--- RECORDED DATA Enclosed Below ---
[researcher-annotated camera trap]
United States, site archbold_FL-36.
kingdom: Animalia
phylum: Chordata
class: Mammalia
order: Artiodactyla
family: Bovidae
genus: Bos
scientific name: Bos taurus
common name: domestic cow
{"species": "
--- End of Enclosed RECORDED DATA ---
--- DIRECTIONS FOR THIS TASK ---
All that the answer may hold is the lines from the one with "order: Artiodactyla" through the end of the data, set down exactly as they appear.

--- ANSWER SPACE ---
order: Artiodactyla
family: Bovidae
genus: Bos
scientific name: Bos taurus
common name: domestic cow
{"species": "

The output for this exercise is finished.